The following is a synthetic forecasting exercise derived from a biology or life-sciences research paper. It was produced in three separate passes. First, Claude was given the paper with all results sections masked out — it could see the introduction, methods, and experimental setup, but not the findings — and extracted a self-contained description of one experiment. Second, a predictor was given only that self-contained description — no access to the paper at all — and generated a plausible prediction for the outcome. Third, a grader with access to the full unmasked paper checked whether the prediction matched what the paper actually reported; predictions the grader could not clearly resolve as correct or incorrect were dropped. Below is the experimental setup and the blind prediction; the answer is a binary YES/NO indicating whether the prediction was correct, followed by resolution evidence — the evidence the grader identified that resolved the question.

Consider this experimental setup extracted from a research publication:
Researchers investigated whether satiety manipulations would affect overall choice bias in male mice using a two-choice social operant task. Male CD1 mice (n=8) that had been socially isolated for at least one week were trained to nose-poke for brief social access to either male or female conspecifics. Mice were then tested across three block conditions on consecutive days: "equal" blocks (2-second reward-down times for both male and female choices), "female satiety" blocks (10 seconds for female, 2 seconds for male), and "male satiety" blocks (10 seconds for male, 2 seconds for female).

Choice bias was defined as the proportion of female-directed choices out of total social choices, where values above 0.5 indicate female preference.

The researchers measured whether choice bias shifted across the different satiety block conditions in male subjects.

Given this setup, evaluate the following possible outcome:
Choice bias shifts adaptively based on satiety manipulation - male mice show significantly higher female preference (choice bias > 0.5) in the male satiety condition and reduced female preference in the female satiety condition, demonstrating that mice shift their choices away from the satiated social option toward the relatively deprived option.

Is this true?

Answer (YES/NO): YES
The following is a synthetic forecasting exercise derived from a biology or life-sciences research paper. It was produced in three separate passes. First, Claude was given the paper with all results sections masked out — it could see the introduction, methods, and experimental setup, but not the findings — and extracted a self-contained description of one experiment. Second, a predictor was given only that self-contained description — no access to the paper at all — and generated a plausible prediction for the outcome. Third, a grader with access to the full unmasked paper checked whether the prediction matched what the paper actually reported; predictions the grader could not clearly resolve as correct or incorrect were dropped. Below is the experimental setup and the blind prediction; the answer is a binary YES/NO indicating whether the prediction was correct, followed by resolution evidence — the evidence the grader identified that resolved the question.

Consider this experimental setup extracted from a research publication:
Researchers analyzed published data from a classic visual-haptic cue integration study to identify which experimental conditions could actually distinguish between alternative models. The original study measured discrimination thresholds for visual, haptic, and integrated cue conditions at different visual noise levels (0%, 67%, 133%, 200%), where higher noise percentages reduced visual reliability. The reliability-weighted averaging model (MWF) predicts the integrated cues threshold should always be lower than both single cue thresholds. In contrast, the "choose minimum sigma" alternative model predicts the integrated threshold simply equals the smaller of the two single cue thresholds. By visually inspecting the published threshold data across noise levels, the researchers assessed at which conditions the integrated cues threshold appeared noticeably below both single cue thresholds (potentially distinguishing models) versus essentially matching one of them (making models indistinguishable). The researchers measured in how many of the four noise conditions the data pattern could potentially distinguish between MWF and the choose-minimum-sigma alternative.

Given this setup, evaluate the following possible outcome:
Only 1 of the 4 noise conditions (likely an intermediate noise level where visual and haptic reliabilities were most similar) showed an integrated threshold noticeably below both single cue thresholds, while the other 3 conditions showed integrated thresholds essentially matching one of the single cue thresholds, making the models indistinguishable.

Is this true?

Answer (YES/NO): YES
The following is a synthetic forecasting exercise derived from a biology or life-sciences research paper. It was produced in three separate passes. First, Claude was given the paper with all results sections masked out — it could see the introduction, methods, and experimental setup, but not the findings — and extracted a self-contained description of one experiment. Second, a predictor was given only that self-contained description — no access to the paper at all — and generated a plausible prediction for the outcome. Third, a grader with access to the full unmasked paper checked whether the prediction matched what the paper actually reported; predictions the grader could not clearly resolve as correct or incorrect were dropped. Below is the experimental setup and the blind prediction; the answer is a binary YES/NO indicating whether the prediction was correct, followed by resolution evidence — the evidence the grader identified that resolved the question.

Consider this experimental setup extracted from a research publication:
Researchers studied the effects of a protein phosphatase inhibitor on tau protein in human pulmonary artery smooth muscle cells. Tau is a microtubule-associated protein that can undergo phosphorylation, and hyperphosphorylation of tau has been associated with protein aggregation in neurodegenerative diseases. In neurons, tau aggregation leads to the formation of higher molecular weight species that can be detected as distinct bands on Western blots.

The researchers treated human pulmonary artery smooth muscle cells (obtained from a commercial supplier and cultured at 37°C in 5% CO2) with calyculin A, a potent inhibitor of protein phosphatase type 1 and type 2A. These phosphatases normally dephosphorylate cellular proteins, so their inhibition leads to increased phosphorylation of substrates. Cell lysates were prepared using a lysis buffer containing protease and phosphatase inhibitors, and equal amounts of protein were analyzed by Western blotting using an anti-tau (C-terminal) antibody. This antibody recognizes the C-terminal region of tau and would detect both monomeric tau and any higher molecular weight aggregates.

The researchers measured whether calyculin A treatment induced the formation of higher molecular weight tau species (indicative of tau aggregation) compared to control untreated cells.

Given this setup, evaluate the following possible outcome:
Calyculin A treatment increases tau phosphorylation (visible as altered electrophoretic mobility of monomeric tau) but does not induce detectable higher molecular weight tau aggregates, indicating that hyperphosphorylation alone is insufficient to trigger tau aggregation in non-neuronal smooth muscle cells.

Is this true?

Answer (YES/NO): NO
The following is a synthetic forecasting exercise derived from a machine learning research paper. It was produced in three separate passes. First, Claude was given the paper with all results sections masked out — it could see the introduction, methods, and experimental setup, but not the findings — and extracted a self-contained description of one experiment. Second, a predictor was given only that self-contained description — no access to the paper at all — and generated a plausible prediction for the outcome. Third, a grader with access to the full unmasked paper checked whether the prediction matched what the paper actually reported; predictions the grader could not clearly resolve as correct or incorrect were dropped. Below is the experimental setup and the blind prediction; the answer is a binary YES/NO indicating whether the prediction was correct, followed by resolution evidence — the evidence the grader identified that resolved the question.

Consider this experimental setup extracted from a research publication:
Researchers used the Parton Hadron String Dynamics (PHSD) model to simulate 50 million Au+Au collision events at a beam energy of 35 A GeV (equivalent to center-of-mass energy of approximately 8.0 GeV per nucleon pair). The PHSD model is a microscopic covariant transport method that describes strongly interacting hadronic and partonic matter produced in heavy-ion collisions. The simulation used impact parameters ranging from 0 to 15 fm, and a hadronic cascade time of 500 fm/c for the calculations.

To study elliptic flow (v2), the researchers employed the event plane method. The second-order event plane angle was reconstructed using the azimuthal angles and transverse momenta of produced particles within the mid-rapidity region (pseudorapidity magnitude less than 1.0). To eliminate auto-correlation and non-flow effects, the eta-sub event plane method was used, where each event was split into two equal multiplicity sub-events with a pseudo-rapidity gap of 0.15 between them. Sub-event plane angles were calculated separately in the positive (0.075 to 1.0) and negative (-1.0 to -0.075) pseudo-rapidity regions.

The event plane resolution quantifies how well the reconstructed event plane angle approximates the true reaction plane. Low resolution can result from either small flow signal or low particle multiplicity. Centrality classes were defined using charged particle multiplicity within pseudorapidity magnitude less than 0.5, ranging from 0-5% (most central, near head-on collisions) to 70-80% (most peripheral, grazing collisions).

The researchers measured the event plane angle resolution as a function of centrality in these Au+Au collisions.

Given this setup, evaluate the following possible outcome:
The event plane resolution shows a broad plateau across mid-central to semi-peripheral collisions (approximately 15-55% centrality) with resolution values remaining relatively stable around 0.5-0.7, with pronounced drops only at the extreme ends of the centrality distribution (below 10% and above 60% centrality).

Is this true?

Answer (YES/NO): NO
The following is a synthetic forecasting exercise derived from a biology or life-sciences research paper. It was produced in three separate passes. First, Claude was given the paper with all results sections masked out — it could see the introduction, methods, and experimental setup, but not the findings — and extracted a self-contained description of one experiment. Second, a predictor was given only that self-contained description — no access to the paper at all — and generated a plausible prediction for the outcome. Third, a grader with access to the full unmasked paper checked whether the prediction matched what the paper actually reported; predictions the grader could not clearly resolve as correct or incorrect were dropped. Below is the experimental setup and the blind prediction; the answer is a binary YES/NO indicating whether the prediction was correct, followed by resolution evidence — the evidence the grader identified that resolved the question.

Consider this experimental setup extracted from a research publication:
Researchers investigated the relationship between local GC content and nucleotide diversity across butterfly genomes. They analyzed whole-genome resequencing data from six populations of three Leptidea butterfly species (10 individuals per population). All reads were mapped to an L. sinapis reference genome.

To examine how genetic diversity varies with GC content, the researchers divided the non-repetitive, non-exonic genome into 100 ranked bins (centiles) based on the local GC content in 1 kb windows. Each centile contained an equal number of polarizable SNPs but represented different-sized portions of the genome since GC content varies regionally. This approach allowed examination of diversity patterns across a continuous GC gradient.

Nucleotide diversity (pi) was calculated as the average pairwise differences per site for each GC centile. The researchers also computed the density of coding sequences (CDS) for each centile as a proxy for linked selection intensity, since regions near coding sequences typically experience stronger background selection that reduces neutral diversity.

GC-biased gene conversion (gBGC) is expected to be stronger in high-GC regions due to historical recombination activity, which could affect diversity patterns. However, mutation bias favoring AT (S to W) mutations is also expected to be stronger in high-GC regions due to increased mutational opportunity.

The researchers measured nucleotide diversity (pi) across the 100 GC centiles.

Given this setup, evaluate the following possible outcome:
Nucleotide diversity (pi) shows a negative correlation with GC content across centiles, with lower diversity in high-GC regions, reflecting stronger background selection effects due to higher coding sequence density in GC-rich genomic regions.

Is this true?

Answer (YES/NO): NO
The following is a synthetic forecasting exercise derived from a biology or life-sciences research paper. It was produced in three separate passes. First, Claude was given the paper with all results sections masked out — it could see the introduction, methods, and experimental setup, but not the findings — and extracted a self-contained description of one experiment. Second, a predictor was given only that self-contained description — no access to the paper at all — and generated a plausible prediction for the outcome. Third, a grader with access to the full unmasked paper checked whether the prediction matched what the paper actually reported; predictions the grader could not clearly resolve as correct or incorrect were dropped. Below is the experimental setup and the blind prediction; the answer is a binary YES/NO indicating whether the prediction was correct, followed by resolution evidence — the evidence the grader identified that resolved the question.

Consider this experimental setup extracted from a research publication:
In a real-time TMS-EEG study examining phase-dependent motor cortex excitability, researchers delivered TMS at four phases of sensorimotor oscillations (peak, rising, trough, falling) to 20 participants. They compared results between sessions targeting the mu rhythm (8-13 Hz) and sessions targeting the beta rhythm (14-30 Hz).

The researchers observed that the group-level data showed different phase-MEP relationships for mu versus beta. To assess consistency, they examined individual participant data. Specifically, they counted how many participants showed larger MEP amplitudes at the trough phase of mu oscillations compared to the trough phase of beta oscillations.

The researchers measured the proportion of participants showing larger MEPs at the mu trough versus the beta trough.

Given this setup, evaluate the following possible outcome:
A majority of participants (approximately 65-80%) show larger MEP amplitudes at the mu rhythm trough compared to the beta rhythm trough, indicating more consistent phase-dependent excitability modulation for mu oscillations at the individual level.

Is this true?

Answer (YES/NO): NO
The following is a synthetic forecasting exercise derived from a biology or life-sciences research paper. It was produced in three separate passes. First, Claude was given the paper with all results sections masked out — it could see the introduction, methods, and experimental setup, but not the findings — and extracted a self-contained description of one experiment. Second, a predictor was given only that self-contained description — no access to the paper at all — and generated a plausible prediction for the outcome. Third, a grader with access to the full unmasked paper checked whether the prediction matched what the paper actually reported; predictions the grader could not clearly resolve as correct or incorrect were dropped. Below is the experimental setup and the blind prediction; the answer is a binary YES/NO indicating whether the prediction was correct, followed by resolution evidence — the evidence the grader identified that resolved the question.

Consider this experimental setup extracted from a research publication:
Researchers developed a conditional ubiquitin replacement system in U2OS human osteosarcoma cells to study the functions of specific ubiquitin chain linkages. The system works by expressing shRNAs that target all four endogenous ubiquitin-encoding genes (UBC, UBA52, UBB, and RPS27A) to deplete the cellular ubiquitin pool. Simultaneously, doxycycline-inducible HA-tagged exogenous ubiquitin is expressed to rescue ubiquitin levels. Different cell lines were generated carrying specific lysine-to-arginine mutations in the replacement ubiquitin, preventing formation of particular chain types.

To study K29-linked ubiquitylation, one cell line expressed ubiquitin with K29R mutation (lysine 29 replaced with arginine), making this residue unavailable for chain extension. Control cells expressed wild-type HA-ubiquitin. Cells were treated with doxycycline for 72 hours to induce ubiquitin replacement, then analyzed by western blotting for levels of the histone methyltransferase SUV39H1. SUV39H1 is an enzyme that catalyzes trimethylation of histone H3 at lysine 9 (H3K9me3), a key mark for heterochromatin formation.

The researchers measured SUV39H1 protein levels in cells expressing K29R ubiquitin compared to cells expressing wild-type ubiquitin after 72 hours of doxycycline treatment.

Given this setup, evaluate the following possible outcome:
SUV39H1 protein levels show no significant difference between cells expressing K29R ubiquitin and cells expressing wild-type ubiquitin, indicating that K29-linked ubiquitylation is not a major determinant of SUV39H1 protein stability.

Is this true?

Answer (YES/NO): NO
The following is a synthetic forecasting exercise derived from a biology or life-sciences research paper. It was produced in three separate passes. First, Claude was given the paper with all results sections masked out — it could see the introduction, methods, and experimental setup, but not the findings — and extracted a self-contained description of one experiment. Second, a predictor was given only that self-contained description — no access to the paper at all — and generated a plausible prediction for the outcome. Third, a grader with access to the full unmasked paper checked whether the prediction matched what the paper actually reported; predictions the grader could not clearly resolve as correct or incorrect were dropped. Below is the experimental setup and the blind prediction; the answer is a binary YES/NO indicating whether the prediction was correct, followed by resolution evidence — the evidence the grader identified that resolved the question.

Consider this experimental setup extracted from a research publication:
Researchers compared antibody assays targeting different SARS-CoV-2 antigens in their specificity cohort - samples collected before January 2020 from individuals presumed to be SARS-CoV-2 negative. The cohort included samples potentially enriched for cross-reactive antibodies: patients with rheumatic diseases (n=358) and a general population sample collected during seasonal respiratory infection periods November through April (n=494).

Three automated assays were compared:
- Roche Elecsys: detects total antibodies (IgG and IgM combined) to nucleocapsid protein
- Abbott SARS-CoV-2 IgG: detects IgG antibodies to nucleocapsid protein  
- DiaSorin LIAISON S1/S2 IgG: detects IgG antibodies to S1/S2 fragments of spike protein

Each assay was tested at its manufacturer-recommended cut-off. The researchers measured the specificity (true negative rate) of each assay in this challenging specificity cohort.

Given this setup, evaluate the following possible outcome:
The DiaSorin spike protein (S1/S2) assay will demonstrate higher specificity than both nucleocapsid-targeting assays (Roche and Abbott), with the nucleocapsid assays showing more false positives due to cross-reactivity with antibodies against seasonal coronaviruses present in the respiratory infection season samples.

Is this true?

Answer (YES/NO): NO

= = = = = = =

**WORK REQUIRED:**
Set down, word for word, each line from the top of the records above through the line with "Researchers investigated whether".

**EXERCISE ANSWER:**
The following is a synthetic forecasting exercise derived from a biology or life-sciences research paper. It was produced in three separate passes. First, Claude was given the paper with all results sections masked out — it could see the introduction, methods, and experimental setup, but not the findings — and extracted a self-contained description of one experiment. Second, a predictor was given only that self-contained description — no access to the paper at all — and generated a plausible prediction for the outcome. Third, a grader with access to the full unmasked paper checked whether the prediction matched what the paper actually reported; predictions the grader could not clearly resolve as correct or incorrect were dropped. Below is the experimental setup and the blind prediction; the answer is a binary YES/NO indicating whether the prediction was correct, followed by resolution evidence — the evidence the grader identified that resolved the question.

Consider this experimental setup extracted from a research publication:
Researchers investigated whether satiety manipulations would affect overall choice bias in male mice using a two-choice social operant task. Male CD1 mice (n=8) that had been socially isolated for at least one week were trained to nose-poke for brief social access to either male or female conspecifics. Mice were then tested across three block conditions on consecutive days: "equal" blocks (2-second reward-down times for both male and female choices), "female satiety" blocks (10 seconds for female, 2 seconds for male), and "male satiety" blocks (10 seconds for male, 2 seconds for female).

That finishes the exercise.